Olmedo was born in Mexico and moved with his family to the US when he was 13. His school placed him in the second lowest level of their English-as-a-second-language courses due to his reading comprehension skills.
“So I went to the library, grabbed a book that looked hard and started reading,” he says. “As I got better, I started reading Harry Potter.”
He remembers reading a science textbook around that time and seeing a short segment that stuck with him: It was about the CDF and DZero experiments at Fermi National Accelerator Laboratory, where scientists had discovered the top quark in 1995. “I didn’t really know English,” he says, “but I remember seeing this sidebar about a woman who studied quarks on the DZero experiment and thinking, ‘What’s a quark?’”
By the 9th grade, Olmedo had transitioned out of the ESL program.
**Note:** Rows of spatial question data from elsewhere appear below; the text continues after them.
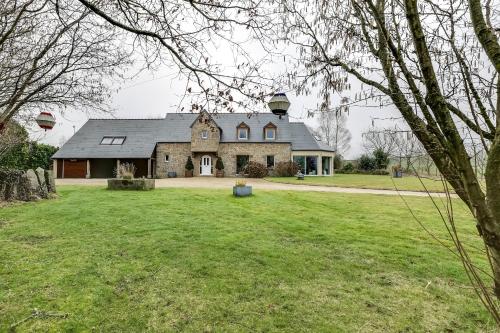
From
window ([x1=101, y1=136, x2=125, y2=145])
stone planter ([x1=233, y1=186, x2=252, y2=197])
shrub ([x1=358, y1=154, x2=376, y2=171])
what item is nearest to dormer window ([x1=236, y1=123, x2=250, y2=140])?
window ([x1=101, y1=136, x2=125, y2=145])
After high school, he went to the University of California, Santa Barbara to study physics.
“I had this amazing professor,” Olmedo says. “I would go to his office hours and we would ponder the world together. He taught me that understanding reality meant looking beyond what our eyes could see.”
In spring 2013, Olmedo moved to CERN to analyze a rare decay of the Higgs boson—into a pair of particles of light—as a part of the CMS experiment.
“The CMS data sets were too big to do this analysis efficiently,” he says. “My main project was to identify and isolate the pertinent information so that the entire collaboration could move much faster.”
Olmedo’s work helped finalize the so-called CMS Higgs legacy paper, which showed the collaboration’s first detailed measurements of the particle it had co-discovered.
After completing his PhD, Olmedo wanted to see what else particle physics had to offer. “I felt like particle physics is this huge tree, and I was just hanging onto a little twig. There’s so many branches and so many ways to look for new physics.”
Oldmedo is still looking beyond what his eyes can see, studying invisible particles called neutrinos as a postdoc for the University of Hawaii and a member of the Antarctic Impulse Transient Antenna collaboration. The ANITA experiment floats huge balloons carrying radio antennas above Antarctica to look for signs of high-energy cosmic neutrinos skimming the ice and emitting radio waves.
“It’s a much smaller experiment and collaboration than CMS, but I find myself using a lot of the same skills,” Olmedo says. “It’s also a lot of fun, which I think is a very important quality in scientific research.”